Estas palabras quizás sean inútiles, pero queda un sitio para la esperanza. Ninguna derrota será definitiva mientras que el pueblo español guarde su fuerza de combate. Puede ser una paradoja, pero es el pueblo hambriento, subyugado, el guardián de nuestra esperanza. Guardémonos muy bien de creer que la causa republicana vacila. Guardémonos muy bien de creer que Europa agoniza. Lo que agoniza, del Este al Oeste, son las ideologías. Quizás Europa -de la que España es solidaria- es tan miserable por haberse alejado toda ella, y hasta su pensamiento revolucionario, de un manantial de vida generosa, de un pensamiento en el que la justicia y la libertad se encuentran en una unidad carnal, alejada igualmente de las filosofías burguesas y del socialismo cesariano. Los pueblos de España, de Italia y de Francia guardan el secreto de este pensamiento; y lo guardarán todavía, para que sirva cuando llegue el momento de renacer. Entonces el 19 de julio de 1936 será también una de las fechas de la segunda revolución del siglo; fecha que tiene su raíz en la Comuna de París, que camina siempre bajo la apariencia de la derrota, pero que no ha terminado aún de sacudir el mundo; y que para terminar, llevará al hombre más lejos de lo que ha podido llevarle la revolución rusa de 1917. Nutrida por España y en general por el espíritu de libertad, ella nos devolverá un día una España y una Europa, y con ellas nuevo trabajo de combatir, en fin, a cielo abierto. Al menos, esto constituye nuestra esperanza y nuestras razones de luchar.

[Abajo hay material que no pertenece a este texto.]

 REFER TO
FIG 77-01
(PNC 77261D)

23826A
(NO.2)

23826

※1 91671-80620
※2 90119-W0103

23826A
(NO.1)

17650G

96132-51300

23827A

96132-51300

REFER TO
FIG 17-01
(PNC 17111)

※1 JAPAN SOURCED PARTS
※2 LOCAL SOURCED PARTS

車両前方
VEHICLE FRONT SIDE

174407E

No olvido que si los 20 años significan poca cosa mirando la historia, los 20 años que hemos pasado han pesado con un peso terrible sobre muchos de los españoles en el silencio del exilio. Hay algo de lo que no puedo hablar por haberlo dicho demasiado y es el deseo apasionado, que es el mío, de verlos recobrar la sola tierra que es a su medida.

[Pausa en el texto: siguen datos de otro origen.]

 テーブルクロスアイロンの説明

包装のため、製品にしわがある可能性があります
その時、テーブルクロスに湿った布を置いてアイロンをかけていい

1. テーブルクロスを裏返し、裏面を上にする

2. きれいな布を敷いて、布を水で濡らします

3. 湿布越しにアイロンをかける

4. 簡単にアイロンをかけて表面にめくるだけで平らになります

Yo siento la amargura que puede haber, si hablo solamente de luchas y de combates renovados, en lugar de hablarles de la justa felicidad a que tienen derecho. Pero todo lo que podemos hacer para justificar tanto sufrimiento y tantos muertos, es l1evar en nosotros sus esperanzas, hacer que esas esperanzas no sean vanas y que esos muertos no estén solos.
Estos 20 años implacables han usado a muchos hombres en su tarea, y han forjado otros entre los cuales el destino ha de justificar a los primeros. Tan duro como esto sea, es así como los pueblos y las civilizaciones se levantan. Después de todo es de ustedes, españoles, es de España, en parte, de donde algunos de nosotros hemos aprendido a tenernos en pie y a aceptar sin desfallecimiento el duro deber de la libertad. Para Europa y para nosotros, franceses, a menudo sin saberlo, habéis sido y sois los maestros de la libertad. El duro deber que no termina, nos toca a nosotros compartirlo con vosotros sin desfallecimiento y sin compromiso.
Esa es vuestra justificación. Yo he encontrado en la historia, desde que tengo la edad de hombre, muchos vencedores con cara odiosa. Porque leía en ellos el odio y la soledad. Y es que no eran nada, cuando no eran vencedores. Solamente para existir, les era necesario matar y esclavizar. Pero hay otra raza de hombres que nos ayuda a respirar, que no ha encontrado la existencia y la libertad sino en la libertad y la felicidad de todos y que puede, por tanto, encontrar, hasta en la derrota, razones de vivir y de amar. Esos hombres no estarán nunca solos.